「ママ、ママ」チンパンジーが人の言葉を発音!
SF映画の名作『猿の惑星』では、知能の発達した類人猿と人間の立場が逆転し、チンパンジーやゴリラが人々を支配するというストーリーが展開されます。
その中でも2011年から始まったリブートシリーズの第一作『猿の惑星 : 創世記』では、シーザーというチンパンジーが横暴な人間に対して「ノー!」と英語で雄叫びをあげるシーンが描かれていました。
ただ劇中の類人猿たちはアルツハイマー治療用の「ALZ112」という試験薬によって知能が発達したという設定です。
しかし、私たち人間はサルから進化しながら複雑な言語を実際に操っています。となるとサルたちにも言語を扱うための初歩的な能力があっても不思議はありません。

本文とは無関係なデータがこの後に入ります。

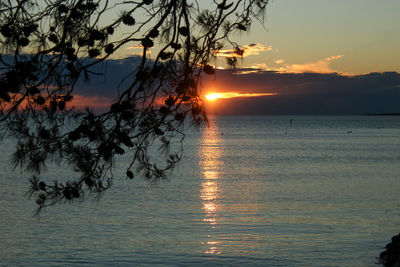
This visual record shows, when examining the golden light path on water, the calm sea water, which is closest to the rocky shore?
the calm sea water

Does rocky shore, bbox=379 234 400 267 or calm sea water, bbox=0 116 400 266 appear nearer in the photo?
rocky shore, bbox=379 234 400 267

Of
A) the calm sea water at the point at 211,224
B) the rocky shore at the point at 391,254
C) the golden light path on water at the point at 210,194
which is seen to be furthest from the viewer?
the golden light path on water at the point at 210,194

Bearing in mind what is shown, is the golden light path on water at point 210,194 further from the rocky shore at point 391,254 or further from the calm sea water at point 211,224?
the rocky shore at point 391,254

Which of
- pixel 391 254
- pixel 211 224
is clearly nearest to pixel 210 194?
pixel 211 224

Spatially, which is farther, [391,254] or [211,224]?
[211,224]

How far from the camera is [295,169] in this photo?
120 feet

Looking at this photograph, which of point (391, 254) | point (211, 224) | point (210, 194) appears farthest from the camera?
point (210, 194)

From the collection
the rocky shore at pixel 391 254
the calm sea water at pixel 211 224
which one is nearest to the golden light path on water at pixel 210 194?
the calm sea water at pixel 211 224

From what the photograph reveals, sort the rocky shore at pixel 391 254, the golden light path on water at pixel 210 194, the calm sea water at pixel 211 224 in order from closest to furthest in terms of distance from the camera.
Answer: the rocky shore at pixel 391 254 → the calm sea water at pixel 211 224 → the golden light path on water at pixel 210 194

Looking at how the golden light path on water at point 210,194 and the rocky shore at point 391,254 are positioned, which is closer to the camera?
the rocky shore at point 391,254

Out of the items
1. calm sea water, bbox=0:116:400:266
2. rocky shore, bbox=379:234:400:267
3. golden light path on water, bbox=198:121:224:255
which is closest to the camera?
rocky shore, bbox=379:234:400:267

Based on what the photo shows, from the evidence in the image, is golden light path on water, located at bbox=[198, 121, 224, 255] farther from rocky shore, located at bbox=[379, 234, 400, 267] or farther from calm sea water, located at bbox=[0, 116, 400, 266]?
rocky shore, located at bbox=[379, 234, 400, 267]

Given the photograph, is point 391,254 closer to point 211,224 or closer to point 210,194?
point 211,224

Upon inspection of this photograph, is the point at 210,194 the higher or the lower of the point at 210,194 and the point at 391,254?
the lower
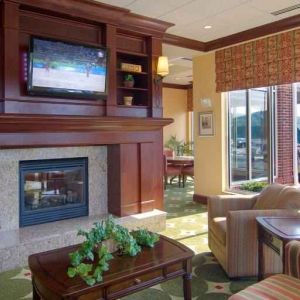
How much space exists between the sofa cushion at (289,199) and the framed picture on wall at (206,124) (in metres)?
2.86

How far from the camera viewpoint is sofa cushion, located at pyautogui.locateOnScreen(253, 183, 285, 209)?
10.5ft

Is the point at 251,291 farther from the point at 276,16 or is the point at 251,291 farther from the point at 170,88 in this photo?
the point at 170,88

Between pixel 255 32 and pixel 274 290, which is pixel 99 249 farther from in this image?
pixel 255 32

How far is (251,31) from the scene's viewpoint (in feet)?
16.3

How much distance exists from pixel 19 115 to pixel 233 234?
2384 millimetres

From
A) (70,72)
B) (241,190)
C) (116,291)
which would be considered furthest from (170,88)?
(116,291)

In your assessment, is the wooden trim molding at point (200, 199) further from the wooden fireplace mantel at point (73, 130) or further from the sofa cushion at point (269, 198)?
the sofa cushion at point (269, 198)

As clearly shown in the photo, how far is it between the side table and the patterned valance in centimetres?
263

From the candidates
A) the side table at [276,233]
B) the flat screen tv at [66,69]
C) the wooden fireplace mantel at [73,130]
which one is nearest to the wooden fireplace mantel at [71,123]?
the wooden fireplace mantel at [73,130]

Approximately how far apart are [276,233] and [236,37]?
12.3 feet

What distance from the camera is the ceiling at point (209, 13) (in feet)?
13.1

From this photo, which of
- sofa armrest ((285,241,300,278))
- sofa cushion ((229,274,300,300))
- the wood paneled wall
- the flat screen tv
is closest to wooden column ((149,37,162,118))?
the wood paneled wall

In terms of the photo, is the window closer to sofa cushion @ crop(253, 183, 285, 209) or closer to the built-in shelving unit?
the built-in shelving unit

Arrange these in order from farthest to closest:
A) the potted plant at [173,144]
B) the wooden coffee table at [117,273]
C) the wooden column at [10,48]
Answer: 1. the potted plant at [173,144]
2. the wooden column at [10,48]
3. the wooden coffee table at [117,273]
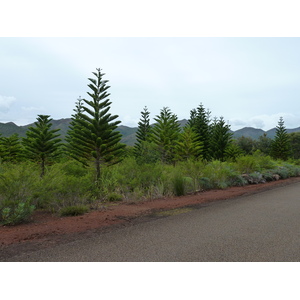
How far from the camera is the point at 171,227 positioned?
5484 millimetres

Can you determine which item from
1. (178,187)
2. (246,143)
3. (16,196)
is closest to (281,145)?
(246,143)

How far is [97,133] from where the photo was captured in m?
11.8

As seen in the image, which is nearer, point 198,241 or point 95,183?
point 198,241

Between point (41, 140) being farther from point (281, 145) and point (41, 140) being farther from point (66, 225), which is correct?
point (281, 145)

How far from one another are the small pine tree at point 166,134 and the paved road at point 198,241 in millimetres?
19088

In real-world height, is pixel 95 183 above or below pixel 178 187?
above

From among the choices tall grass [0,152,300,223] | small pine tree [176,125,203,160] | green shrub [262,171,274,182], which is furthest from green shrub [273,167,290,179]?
small pine tree [176,125,203,160]

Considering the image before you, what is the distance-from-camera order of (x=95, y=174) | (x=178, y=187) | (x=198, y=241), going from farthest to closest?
1. (x=95, y=174)
2. (x=178, y=187)
3. (x=198, y=241)

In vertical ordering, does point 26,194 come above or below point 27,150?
below

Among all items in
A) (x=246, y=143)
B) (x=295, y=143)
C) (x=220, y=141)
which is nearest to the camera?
(x=220, y=141)

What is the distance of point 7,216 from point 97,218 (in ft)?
6.42

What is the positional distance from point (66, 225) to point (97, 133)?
6.59m
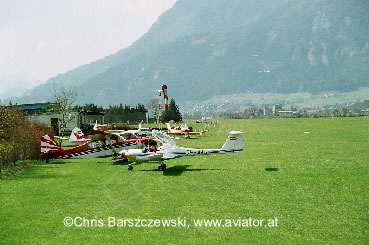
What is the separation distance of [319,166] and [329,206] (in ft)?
26.9

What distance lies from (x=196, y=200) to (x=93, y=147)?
13.2m

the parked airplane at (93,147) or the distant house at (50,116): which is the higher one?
the distant house at (50,116)

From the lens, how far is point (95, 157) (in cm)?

ではなぜヒトだけが複雑な言語を話せるようになったのでしょうか。
チンパンジーやオランウータンなど、一部の類人猿は単純な鳴き声による音声コミュニケーションを発達させていますが、私たちのように言語を発音することはありません。
それについて研究者らは、類人猿に音声言語を発音するための生理学的システム(喉や舌、唇の動き)がないか、あるいは音声言語を発するための脳の神経回路がないことに原因があるのではないかと考えてきました。
ただ、これらの主張に証拠があるわけではありません。
そこで反対に「類人猿には初歩的なレベルではあるものの、人間の言葉を発音する能力がある」と考える研究者たちもいます。
今回の研究チームもその可能性を探るために、ヒト言語を話している類人猿の映像を過去のアーカイヴから探しました。
その結果、チンパンジーが初歩的なヒト言語を発音できることを証明する3つのビデオが発見されたのです。
ここではそのうちの2つが紹介されています。
まず1つ目は、米フロリダ州にあるサンコースト霊長類保護区で飼育されていた「ジョニー(Johnny)」というオスのチンパンジーによるものです。
ジョニーは飼育員の女性から「ママって言える?」と聞かれたのちに、「ママ、ママ…」と何度も発音しています。
実際の映像がこちら。
驚いたことにジョニーは私たちと同じ発音で「ママ」と言っているように聞こえます。(調べによると、ジョニーは2007年に他界しています)
さらにチームは、イタリアで飼育されていた「レナータ(Renata)」というメスのチンパンジーが同様に「ママ」と発音しているビデオも発見しました。
この映像は1962年に公開された『『Now Hear This! Italians Unveil Talking Chimp』というユニバーサル・スタジオのニュースリールの一つだといいます。
レナータが「ママ」と話すシーンは30秒あたりからご覧いただけます。
この他の映像も通じて、チームはチンパンジーが「ママ」「パパ」「コップ」という初歩的な単語を発音できることを確認しました。
研究者はこれを受けて、「一部の類人猿には適切な状況下でヒトの言語を発音できる能力があることを示唆している」と述べています。
これと別にチームは、公平な立場の参加者がチンパンジーの発音をちゃんと聞き分けられるかどうかを検証する実験も行いました。